Every entry should appear in your answer exactly as it does here.

[[ Data to examine open ]]

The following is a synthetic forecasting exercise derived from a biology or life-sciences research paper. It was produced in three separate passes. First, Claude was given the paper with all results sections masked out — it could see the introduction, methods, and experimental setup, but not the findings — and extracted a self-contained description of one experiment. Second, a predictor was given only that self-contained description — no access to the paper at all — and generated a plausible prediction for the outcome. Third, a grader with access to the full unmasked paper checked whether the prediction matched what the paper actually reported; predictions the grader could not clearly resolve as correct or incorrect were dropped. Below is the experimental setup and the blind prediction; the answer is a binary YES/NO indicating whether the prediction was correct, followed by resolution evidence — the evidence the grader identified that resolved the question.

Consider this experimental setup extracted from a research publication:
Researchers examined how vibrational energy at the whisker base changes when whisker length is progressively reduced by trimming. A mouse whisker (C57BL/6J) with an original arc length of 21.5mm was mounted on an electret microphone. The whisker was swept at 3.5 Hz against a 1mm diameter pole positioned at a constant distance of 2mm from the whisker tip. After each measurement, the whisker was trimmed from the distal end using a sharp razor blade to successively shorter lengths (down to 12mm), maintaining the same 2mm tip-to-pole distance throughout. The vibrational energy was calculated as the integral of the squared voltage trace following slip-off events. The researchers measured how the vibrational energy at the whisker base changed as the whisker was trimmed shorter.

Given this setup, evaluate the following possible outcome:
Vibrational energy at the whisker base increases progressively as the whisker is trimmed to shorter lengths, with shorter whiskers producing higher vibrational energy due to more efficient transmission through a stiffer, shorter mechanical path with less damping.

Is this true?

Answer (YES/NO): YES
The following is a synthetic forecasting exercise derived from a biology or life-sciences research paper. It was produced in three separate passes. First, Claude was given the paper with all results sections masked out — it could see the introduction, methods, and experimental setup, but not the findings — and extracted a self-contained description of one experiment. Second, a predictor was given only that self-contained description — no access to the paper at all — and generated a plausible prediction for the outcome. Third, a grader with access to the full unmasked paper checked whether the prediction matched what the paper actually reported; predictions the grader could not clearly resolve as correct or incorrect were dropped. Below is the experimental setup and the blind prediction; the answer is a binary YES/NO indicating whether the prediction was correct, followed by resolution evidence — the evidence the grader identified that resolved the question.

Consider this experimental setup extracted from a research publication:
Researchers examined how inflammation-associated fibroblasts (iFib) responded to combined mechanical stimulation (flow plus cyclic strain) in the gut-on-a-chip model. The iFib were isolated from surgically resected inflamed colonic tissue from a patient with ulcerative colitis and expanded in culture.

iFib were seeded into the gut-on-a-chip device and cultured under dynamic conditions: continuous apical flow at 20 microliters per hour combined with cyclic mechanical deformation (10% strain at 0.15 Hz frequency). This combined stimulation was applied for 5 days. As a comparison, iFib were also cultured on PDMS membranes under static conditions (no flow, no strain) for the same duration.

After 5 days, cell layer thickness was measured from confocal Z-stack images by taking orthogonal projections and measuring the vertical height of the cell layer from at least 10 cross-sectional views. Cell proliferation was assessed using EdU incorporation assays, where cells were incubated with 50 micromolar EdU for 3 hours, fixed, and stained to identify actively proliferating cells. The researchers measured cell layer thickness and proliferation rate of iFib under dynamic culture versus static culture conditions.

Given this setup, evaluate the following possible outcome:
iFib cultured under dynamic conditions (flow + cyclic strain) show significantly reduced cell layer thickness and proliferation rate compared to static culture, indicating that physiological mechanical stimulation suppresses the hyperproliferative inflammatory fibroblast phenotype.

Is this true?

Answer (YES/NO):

[[ Data to examine closed ]]

Task solution:
The following is a synthetic forecasting exercise derived from a biology or life-sciences research paper. It was produced in three separate passes. First, Claude was given the paper with all results sections masked out — it could see the introduction, methods, and experimental setup, but not the findings — and extracted a self-contained description of one experiment. Second, a predictor was given only that self-contained description — no access to the paper at all — and generated a plausible prediction for the outcome. Third, a grader with access to the full unmasked paper checked whether the prediction matched what the paper actually reported; predictions the grader could not clearly resolve as correct or incorrect were dropped. Below is the experimental setup and the blind prediction; the answer is a binary YES/NO indicating whether the prediction was correct, followed by resolution evidence — the evidence the grader identified that resolved the question.

Consider this experimental setup extracted from a research publication:
Researchers examined how vibrational energy at the whisker base changes when whisker length is progressively reduced by trimming. A mouse whisker (C57BL/6J) with an original arc length of 21.5mm was mounted on an electret microphone. The whisker was swept at 3.5 Hz against a 1mm diameter pole positioned at a constant distance of 2mm from the whisker tip. After each measurement, the whisker was trimmed from the distal end using a sharp razor blade to successively shorter lengths (down to 12mm), maintaining the same 2mm tip-to-pole distance throughout. The vibrational energy was calculated as the integral of the squared voltage trace following slip-off events. The researchers measured how the vibrational energy at the whisker base changed as the whisker was trimmed shorter.

Given this setup, evaluate the following possible outcome:
Vibrational energy at the whisker base increases progressively as the whisker is trimmed to shorter lengths, with shorter whiskers producing higher vibrational energy due to more efficient transmission through a stiffer, shorter mechanical path with less damping.

Is this true?

Answer (YES/NO): YES
The following is a synthetic forecasting exercise derived from a biology or life-sciences research paper. It was produced in three separate passes. First, Claude was given the paper with all results sections masked out — it could see the introduction, methods, and experimental setup, but not the findings — and extracted a self-contained description of one experiment. Second, a predictor was given only that self-contained description — no access to the paper at all — and generated a plausible prediction for the outcome. Third, a grader with access to the full unmasked paper checked whether the prediction matched what the paper actually reported; predictions the grader could not clearly resolve as correct or incorrect were dropped. Below is the experimental setup and the blind prediction; the answer is a binary YES/NO indicating whether the prediction was correct, followed by resolution evidence — the evidence the grader identified that resolved the question.

Consider this experimental setup extracted from a research publication:
Researchers examined how inflammation-associated fibroblasts (iFib) responded to combined mechanical stimulation (flow plus cyclic strain) in the gut-on-a-chip model. The iFib were isolated from surgically resected inflamed colonic tissue from a patient with ulcerative colitis and expanded in culture.

iFib were seeded into the gut-on-a-chip device and cultured under dynamic conditions: continuous apical flow at 20 microliters per hour combined with cyclic mechanical deformation (10% strain at 0.15 Hz frequency). This combined stimulation was applied for 5 days. As a comparison, iFib were also cultured on PDMS membranes under static conditions (no flow, no strain) for the same duration.

After 5 days, cell layer thickness was measured from confocal Z-stack images by taking orthogonal projections and measuring the vertical height of the cell layer from at least 10 cross-sectional views. Cell proliferation was assessed using EdU incorporation assays, where cells were incubated with 50 micromolar EdU for 3 hours, fixed, and stained to identify actively proliferating cells. The researchers measured cell layer thickness and proliferation rate of iFib under dynamic culture versus static culture conditions.

Given this setup, evaluate the following possible outcome:
iFib cultured under dynamic conditions (flow + cyclic strain) show significantly reduced cell layer thickness and proliferation rate compared to static culture, indicating that physiological mechanical stimulation suppresses the hyperproliferative inflammatory fibroblast phenotype.

Is this true?

Answer (YES/NO):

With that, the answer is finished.